Indeed, given that this bug was reported over 5 years ago, even mentioning the word 'progress' carries a touch of irony. :(

reverting to Triaged.

This bug happened to me today. I found an easily reproducible bug in a package, so because I am a helpful person, I did a fresh install just to repro it in +1, and submitted a core dump through apport. Because I knew for a fact that there was no private information in the clean install I set my bug to public. Apport then marked it as a duplicate of a private bug which I cannot access.

+1 on @tafthorne's suggestion in comment#21 that there be a widget that a maintainer can use to easily swap a private master bug with some chosen public duplicate bug. (Actually, nothing about this widget is specifically about private vs public, but I'll talk about it in those terms here, since this is the current driving use case.)

This widget could be accessible from both the private bug and any public bug marked as a dup of the private bug. Since private->public is a one-to-many relationship here, in the private bug the widget would allow you to select *which* public bug to make be the new master; all current other dups pointing to the private bug could even then be changed to point to the public bug as their new master as well. From the public bug, it could just be a button whose effect is: "Make me the master, thus stealing masterdom from the private bug I'm currently marked as a duplicate of."

@kfogel: really? Is that what tafthorne's suggestion was? Well, in that case, I agree, that's brilliant.

@tafthorne: why did I not realise how brilliant your suggestion was? Simple. Because its length made me mutter 'tl;dr' and skip on to the next.

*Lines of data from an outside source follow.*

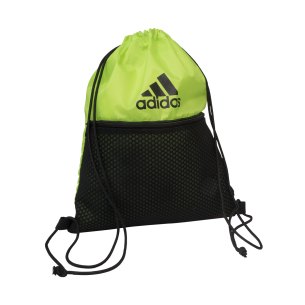 adidas padel Facebook ad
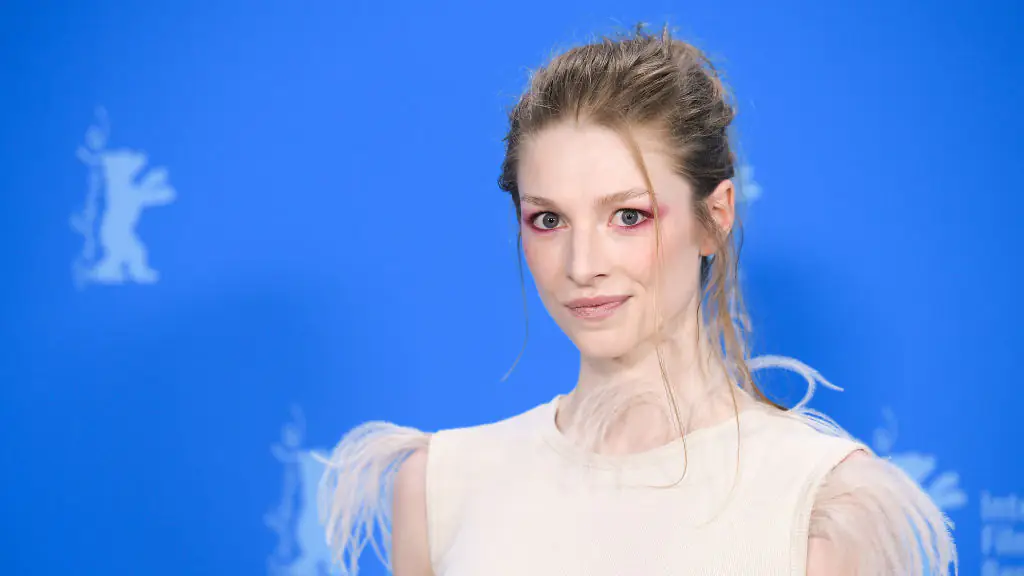 GettyImages-2015964787.jpg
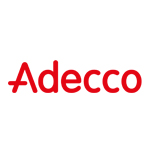 Logo de l'entreprise Adecco Saint-Pierre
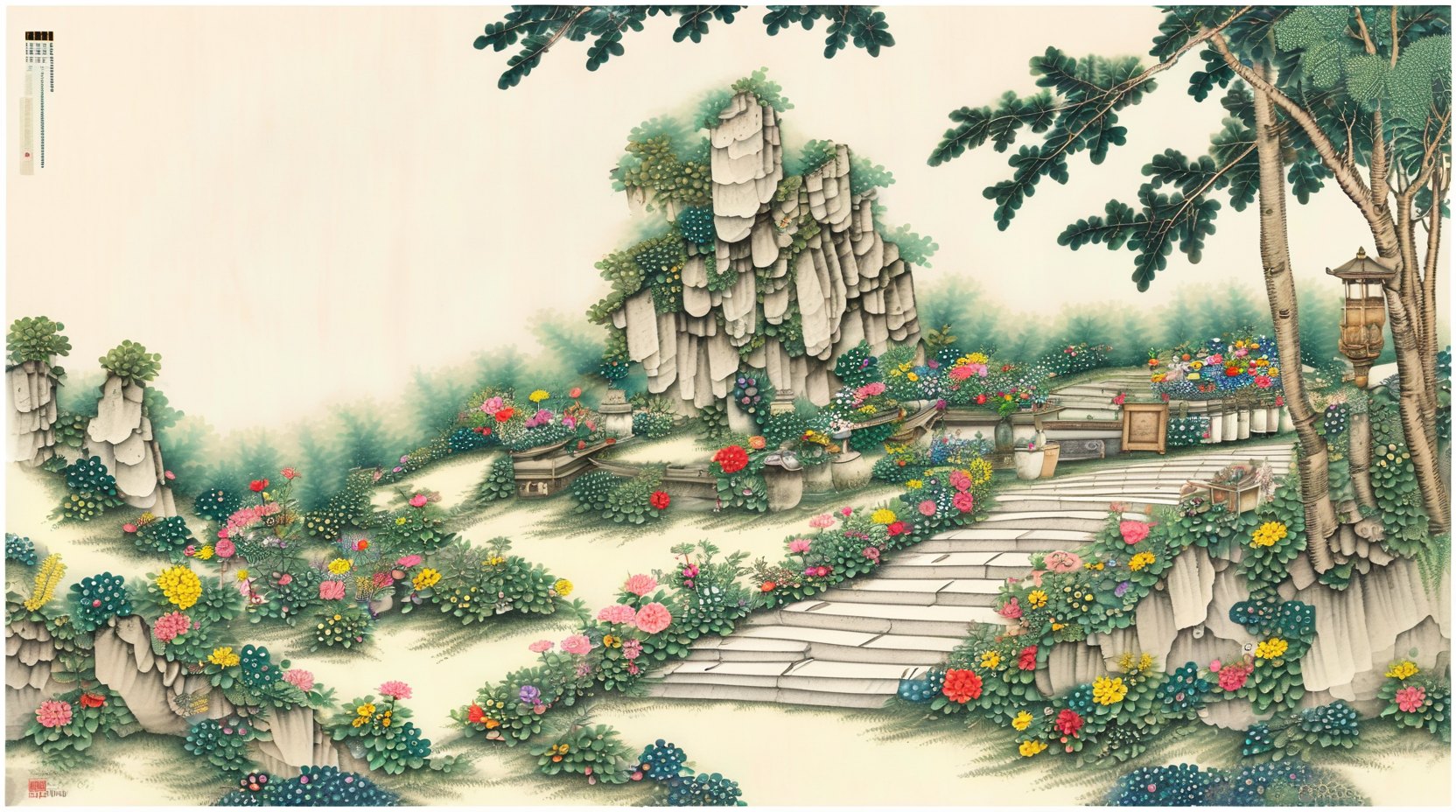 归坟与下葬仪程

Please, if you're going to make further brilliant suggestions for Ubuntu, MAKE THEM SHORT!!! ;)

This bug report is approaching its 6th anniversary. Can we hope for progress?

Hey, @ubuntu-johnwash. I agree @tafthorne's comment was long, but it also went into more detail than mine (mine left some steps as "exercises for the reader"). I'm glad I was able to summarize the key part for you :-).

Yes, would be nice if a maintainer wanted to pick this up. I don't have any insight into their priorities, and don't have time to work on the patch myself, though.